Excerpted data:

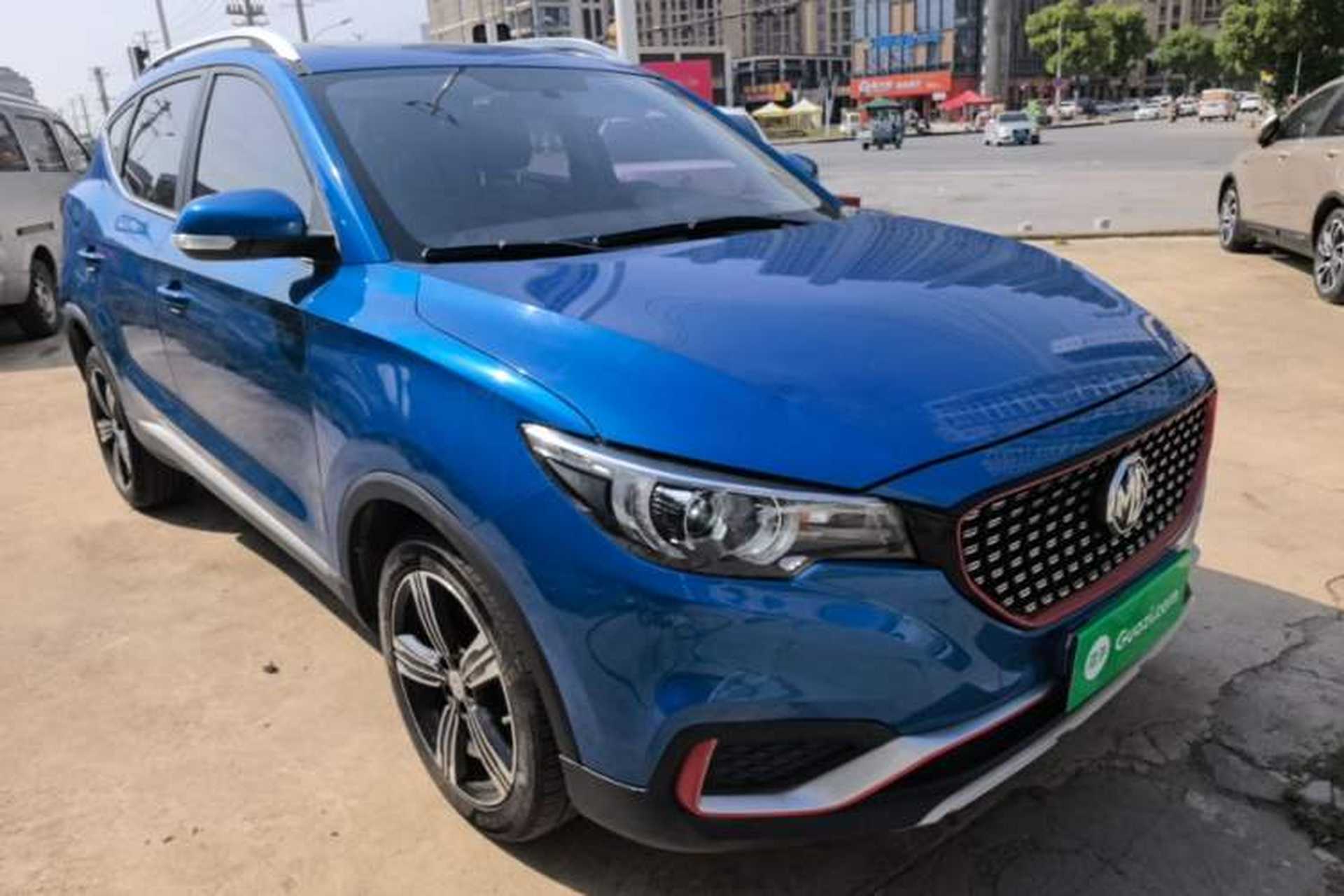 Used MG ZS 2017 16T Automatic Flagship Internet Edition Front Right 45 Deg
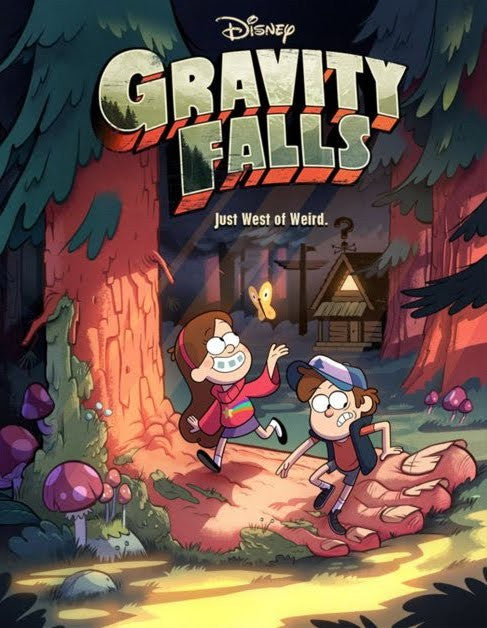 1000 piece jigsaw puzzle for tv poster: Gravity Falls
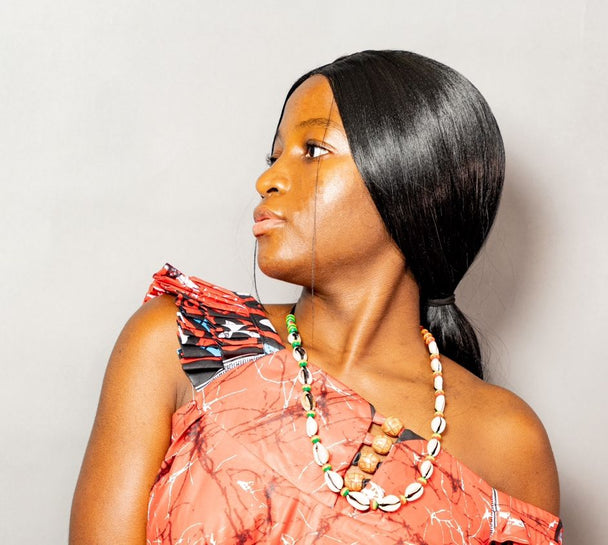 Collier de cauris éclatant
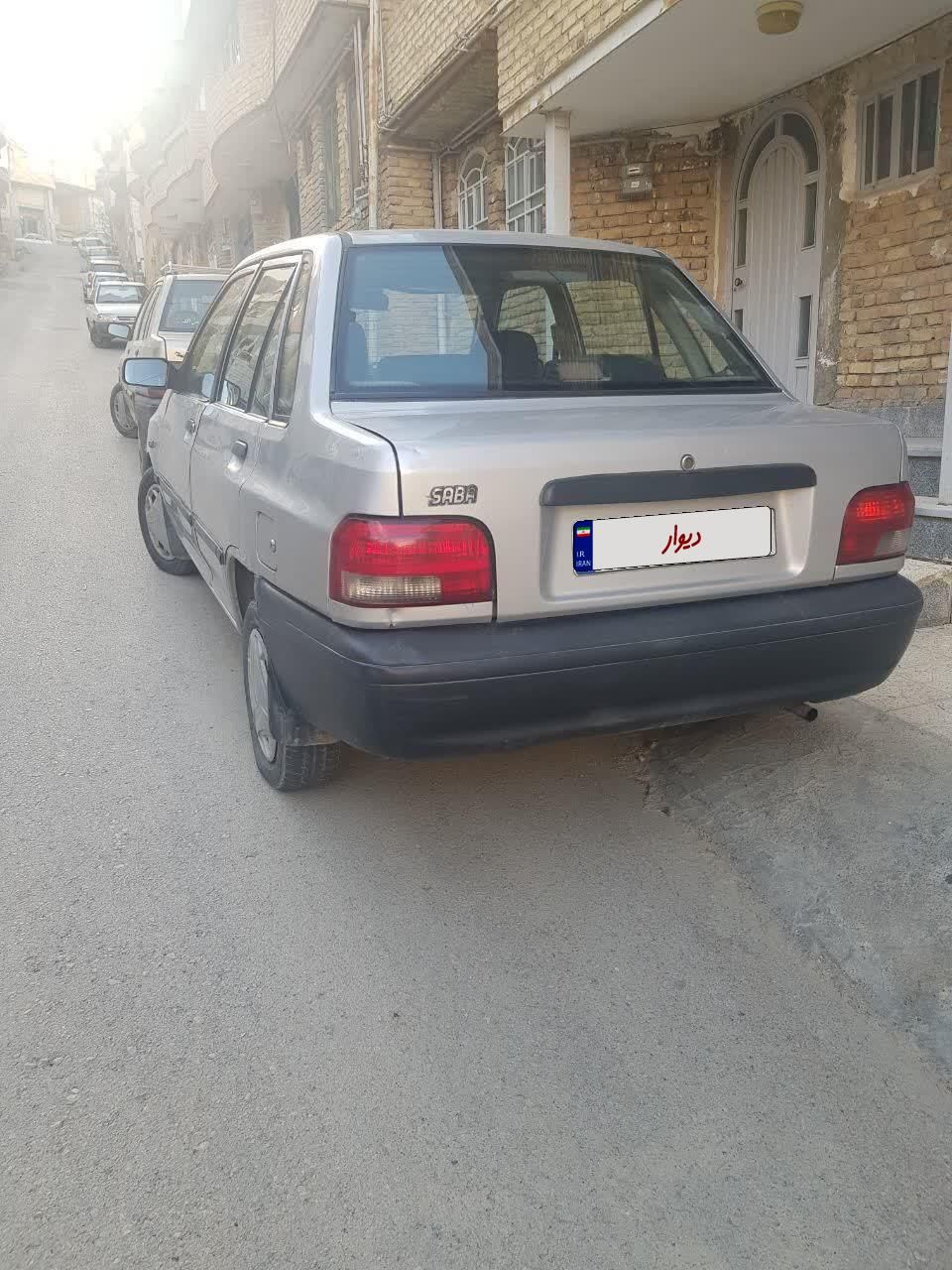 پراید صبا دنده‌ای - 1387
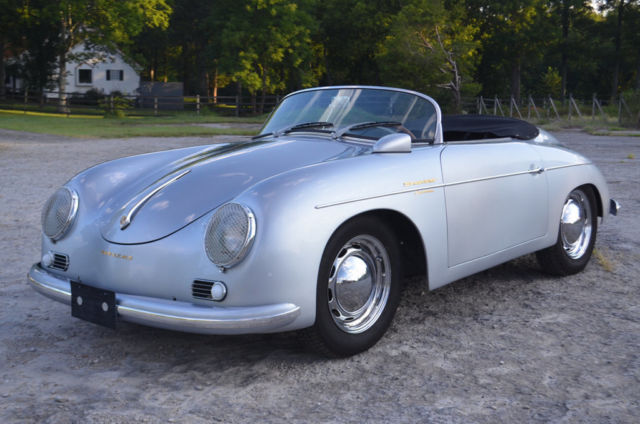 1958 Porsche 356 - photo 7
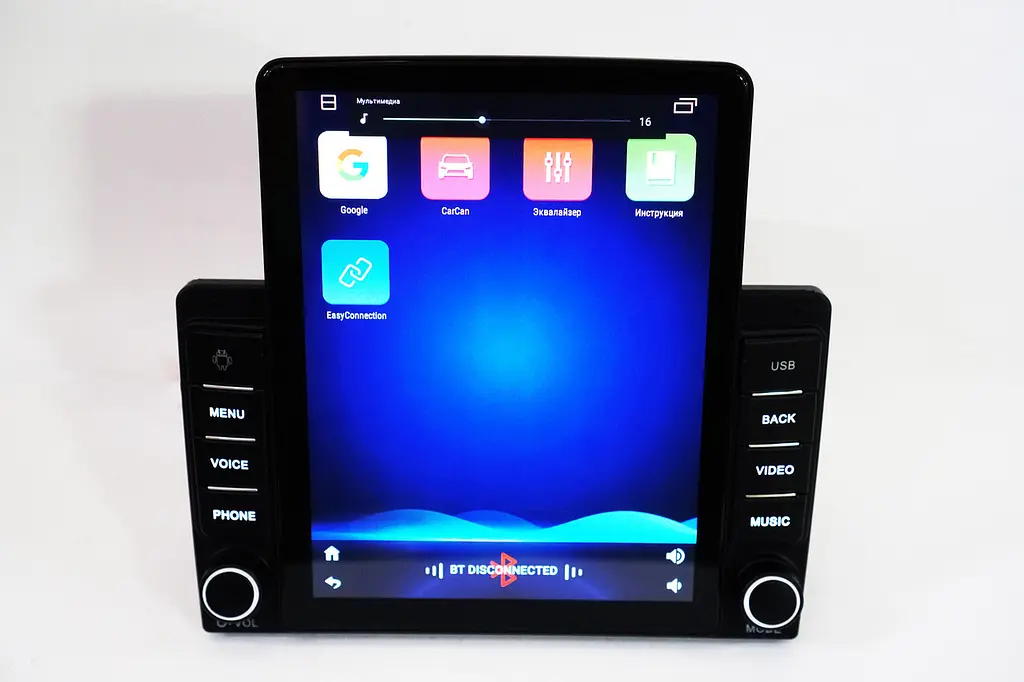 Универсальная магнитола 9582A 10.1 2+16GB Android-12 Carplay (42441-9582A_3223) - фото 8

Your goal: Can you copy the text of all six entries above word for word, leaving the pictures out?

Result of the exercise:
 Used MG ZS 2017 16T Automatic Flagship Internet Edition Front Right 45 Deg
 1000 piece jigsaw puzzle for tv poster: Gravity Falls
 Collier de cauris éclatant
 پراید صبا دنده‌ای - 1387
 1958 Porsche 356 - photo 7
 Универсальная магнитола 9582A 10.1 2+16GB Android-12 Carplay (42441-9582A_3223) - фото 8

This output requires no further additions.